Obtaining Documentation of a Valid Marriage in China
If you have married, or plan to get married in your fiancé or spouse’s home country, you will first need to look into China’s requirements for legal marriage.
According to information provided by the U.S. consulate, at least one member of the couple must reside in China. Your intended spouse must be at least age 22 if a man or 20 if a woman. And if your intended spouse is still in school, watch out: The school is likely to expel your spouse as soon as you have married, and one school reportedly requires its students to reimburse it for uncharged tuition and other expenses upon withdrawal for the purpose of marriage to a foreigner.
Also make sure that your intended spouse is legally free to marry a foreigner. Certain categories of Chinese citizens, such as diplomats, security officials, and others whose work is considered to be crucial to the state, are not.

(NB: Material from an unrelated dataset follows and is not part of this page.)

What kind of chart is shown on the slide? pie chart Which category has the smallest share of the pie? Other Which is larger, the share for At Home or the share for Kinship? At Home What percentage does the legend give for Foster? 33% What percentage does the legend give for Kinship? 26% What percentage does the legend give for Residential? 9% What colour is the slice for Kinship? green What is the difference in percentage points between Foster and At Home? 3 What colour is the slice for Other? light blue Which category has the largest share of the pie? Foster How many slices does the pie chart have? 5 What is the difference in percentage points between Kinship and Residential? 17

Procedurally, you will need to register your marriage with a local Chinese civil affairs office (Ming Zheng Ju). You, the U.S. citizen, will need to submit a current passport and a Marriageability Affidavit; the latter can be obtained from the U.S. Consulate, but you may need to have it translated into Chinese by a service authorized by the civil affairs office.). The Chinese person must submit a Family Registration Book (Hu Kou Bu) or residence permit, and Chinese National ID card (Shen Fen Zheng).

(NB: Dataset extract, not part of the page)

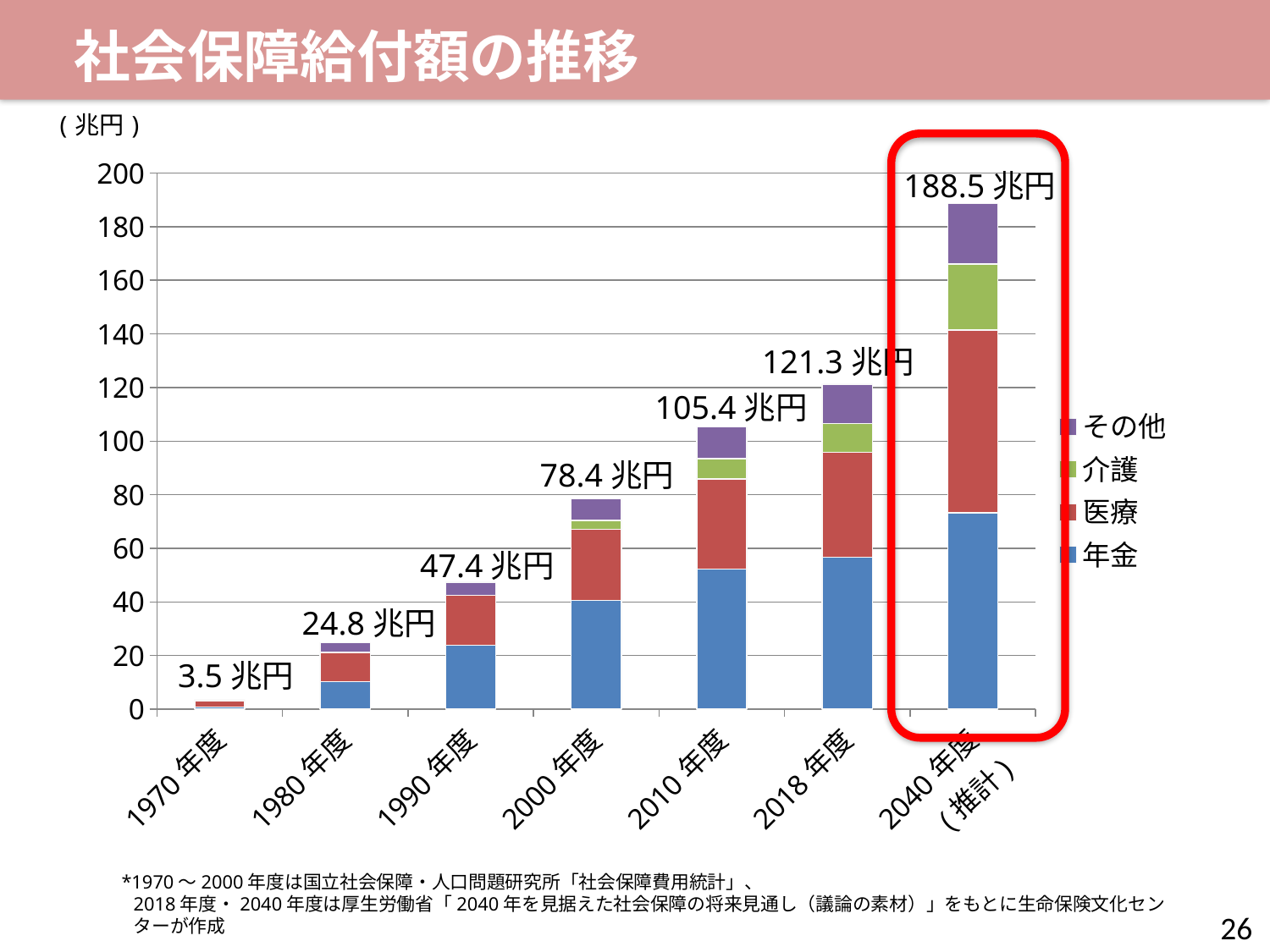
What kind of chart is shown on the slide? stacked bar chart How many fiscal years are shown on the x axis? 7 What is the total value labeled for 2000年度? 78.4 兆円 Do the total social security benefits rise or fall from 1970年度 to 2040年度(推計)? rise Is the value of 年金 for 2040年度(推計) greater or less than 60? greater What is the total social security benefit shown for 2040年度(推計)? 188.5 兆円 What is the difference between the total for 2040年度(推計) and the total for 2018年度? 67.2 兆円 How many series does the legend list? 4 What is the total value labeled for 1980年度? 24.8 兆円 Which is larger, the total for 2010年度 or the total for 1990年度? 2010年度 Which fiscal year has the highest total social security benefit? 2040年度(推計) Which fiscal year has the lowest total social security benefit? 1970年度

After the ceremony, you will need to obtain a certificate of that marriage for purposes of U.S. immigration. The U.S. government keeps track of what documents are considered legally valid from each country, and will reject your marriage certificate if it doesn't come from the proper source. What the U.S. is currently looking for is a so-called “notarial marriage certificate” (Jie Hun Gong Zheng or Zheng Wing Shu). Check the State Department's "Country Reciprocity Schedule" to get further details on what documents from China it considers valid. (Choose China from the menu, then scroll down the page to read about “Documents” and “Marriage, and Death Certificates.”)
Obtaining Documentation of a Valid Marriage in the United States
If you will hold your wedding in the U.S., you need to follow the laws of the state where you marry. For a summary, see “Marriage Laws in Your State.” You will need to obtain a marriage certificate from a local government office. A church certificate, for example, is not enough.